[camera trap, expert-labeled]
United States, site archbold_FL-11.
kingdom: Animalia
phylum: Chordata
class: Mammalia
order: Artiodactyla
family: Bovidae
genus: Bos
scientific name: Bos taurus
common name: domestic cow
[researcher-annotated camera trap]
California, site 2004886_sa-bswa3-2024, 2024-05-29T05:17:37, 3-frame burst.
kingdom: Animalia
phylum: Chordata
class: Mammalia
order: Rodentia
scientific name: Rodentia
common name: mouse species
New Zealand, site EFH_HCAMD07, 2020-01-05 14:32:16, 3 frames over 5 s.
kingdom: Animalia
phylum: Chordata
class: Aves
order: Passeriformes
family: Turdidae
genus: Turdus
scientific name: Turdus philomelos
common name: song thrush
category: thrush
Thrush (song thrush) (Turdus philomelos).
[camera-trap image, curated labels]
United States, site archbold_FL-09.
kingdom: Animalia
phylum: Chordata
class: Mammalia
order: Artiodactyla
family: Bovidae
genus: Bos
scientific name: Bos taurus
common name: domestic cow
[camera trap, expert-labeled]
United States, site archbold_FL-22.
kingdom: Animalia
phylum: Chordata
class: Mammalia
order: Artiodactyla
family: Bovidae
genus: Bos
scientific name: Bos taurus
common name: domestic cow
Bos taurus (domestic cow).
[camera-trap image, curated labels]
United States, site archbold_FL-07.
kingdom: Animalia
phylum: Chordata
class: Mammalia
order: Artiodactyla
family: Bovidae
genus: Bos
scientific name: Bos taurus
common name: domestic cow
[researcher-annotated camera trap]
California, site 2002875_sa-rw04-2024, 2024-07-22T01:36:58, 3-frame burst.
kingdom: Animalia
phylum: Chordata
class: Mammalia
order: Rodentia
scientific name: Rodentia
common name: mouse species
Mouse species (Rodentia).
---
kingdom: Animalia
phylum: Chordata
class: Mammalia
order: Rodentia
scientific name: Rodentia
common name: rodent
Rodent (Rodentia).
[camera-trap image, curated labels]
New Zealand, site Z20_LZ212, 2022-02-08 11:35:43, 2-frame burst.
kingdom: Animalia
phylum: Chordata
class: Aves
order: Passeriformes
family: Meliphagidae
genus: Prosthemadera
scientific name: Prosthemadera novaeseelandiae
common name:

### EXERCISE DESCRIPTION:
Please copy the lines in the records above between the one holding "2024-05-29T05:17:37, 3-frame burst." and the one holding "New Zealand, site EFH_HCAMD07, 2020-01-05", inclusive, exactly and with no other line.

### TASK RESULT:
California, site 2004886_sa-bswa3-2024, 2024-05-29T05:17:37, 3-frame burst.
kingdom: Animalia
phylum: Chordata
class: Mammalia
order: Rodentia
scientific name: Rodentia
common name: mouse species
New Zealand, site EFH_HCAMD07, 2020-01-05 14:32:16, 3 frames over 5 s.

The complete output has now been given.